При этом, в отличие от исторических прецедентов, вроде татарского ига и норманнского нашествия, это завоевание оказалось сугубо мирным, даже — благодушным. Английский не победил русских, а соблазнил их, в основном — съедобным. Оказавшись «кухонной латынью», английский все время будит аппетит, даже к политике, особенно, когда она устраивает «Лобстерный саммит».
Язык, однако, как деньги, не бывает глупым. Он всегда знает, что делает, в том числе — за столом, где обнаруживается подспудный смысл чужеземной напасти. Полузнакомая еда служит посредником, примиряющим противоречия вступивших в контакт цивилизаций. Вот так мореходы очаровали гавайцев консервированным лососем, сразу похожим и не похожим на того, что туземцы ловили в океане. В Москве подобную роль играл напоминающий котлету, но не дотягивающийся до нее гамбургер. Не зря в первый «Макдональдс», как в Большой театр, приезжали гости из провинции. Сам я попал в него год спустя, когда схлынула очередь. От всех остальных он отличался тем, что кофе не было, а за кетчуп брали три рубля.
Пережив трудности роста, вкрадчивый бизнес соблазна вырос в бандершу, которая выдает банальное за экзотическое, величая своих товарок баядерками. Только назвав остывший чай «айс ти», его можно обменять на пять долларов. И самым дорогим из всех блинов на Тверской оказался не с икрой и семгой, а тот, который назывался «э-мэйл».

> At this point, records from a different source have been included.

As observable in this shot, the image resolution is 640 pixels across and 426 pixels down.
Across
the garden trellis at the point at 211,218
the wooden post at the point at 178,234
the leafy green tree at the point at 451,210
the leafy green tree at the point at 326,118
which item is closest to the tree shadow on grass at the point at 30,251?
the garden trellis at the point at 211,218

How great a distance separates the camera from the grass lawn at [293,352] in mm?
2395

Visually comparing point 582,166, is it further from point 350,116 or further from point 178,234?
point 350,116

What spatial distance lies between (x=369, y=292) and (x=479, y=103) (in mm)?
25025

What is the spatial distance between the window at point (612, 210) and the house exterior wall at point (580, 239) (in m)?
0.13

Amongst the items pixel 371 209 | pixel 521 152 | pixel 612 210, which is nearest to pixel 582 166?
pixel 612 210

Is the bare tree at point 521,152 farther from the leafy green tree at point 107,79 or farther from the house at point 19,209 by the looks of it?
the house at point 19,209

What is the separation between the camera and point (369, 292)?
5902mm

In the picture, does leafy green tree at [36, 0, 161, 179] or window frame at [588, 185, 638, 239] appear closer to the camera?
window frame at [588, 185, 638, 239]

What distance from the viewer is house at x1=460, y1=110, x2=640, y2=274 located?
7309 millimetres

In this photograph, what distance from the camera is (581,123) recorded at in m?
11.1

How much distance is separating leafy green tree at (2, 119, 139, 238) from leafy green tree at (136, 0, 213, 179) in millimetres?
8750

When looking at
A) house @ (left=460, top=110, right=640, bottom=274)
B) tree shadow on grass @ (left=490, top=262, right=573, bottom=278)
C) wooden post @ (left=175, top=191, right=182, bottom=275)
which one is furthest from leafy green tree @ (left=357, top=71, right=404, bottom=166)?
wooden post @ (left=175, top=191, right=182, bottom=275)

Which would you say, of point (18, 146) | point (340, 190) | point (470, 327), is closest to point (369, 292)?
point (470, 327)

— Когда я читал «День опричника», — признался я на прощание московскому другу, — мне показалось, что Сорокин спорит с Путиным о том, какой будет Россия — Петра или Ивана?

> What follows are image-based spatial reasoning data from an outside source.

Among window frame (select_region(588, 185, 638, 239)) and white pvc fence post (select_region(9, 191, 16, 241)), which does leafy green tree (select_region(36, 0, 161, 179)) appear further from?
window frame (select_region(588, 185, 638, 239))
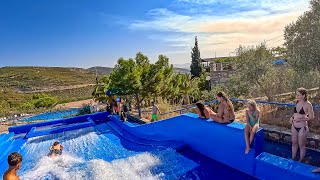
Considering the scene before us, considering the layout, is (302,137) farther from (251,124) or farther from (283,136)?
(283,136)

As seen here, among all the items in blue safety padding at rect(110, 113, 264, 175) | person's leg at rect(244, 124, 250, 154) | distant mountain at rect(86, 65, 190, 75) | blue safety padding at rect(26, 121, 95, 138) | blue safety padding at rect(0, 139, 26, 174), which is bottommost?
blue safety padding at rect(0, 139, 26, 174)

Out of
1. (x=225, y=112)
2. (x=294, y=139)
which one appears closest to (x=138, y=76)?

— Она стала и той, и другой, и третьей. Ее формула: верхам — новая революция, низам — старая. Одним — ресторан «Ваниль», другим — кровь и почва.

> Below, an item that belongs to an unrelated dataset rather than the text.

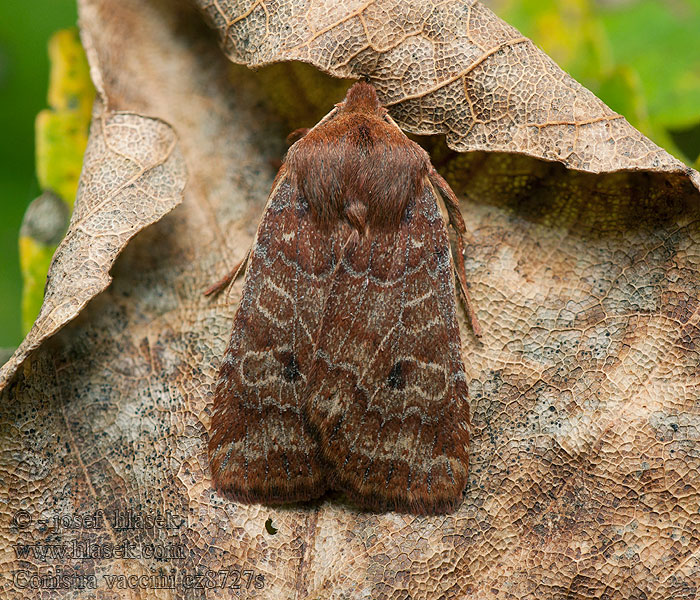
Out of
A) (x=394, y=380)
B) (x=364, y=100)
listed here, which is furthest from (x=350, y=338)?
(x=364, y=100)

— Не знаю, но я заметил, что, разбогатев, люди меньше говорят о любви к народу, откупаясь от него яйцами Фаберже.
— И слава Богу. Самая безопасная в мире революция — консьюмеристская. Потребительская, — добавил он для меня.
Вид сбоку
— Как ваша фамилия? — строго спросил таксист, нанятый доставлять приглашенных писателей в гостиницу.
— Генис.
— Вы уверены?
— Увы.
— Ну, ничего, какой есть. Будучи русским писателем, — начал он, не успев завести мотор, — вы не можете не понимать, что нормальному человеку нельзя жить в этой стране.
— Почему? — опешил я.
— Потому, — объявил он заветное, — что на их язык нельзя перевести «Бежин луг».
— Почему?
— В этом неразвитом языке нет придаточных предложений.
— Почему? — опять спросил я, чувствуя, что повторяюсь.
— Идиоты. Это научный факт. Все ведь знают, что умных — один на миллион, а латышей — полтора миллиона. Пары не выходит.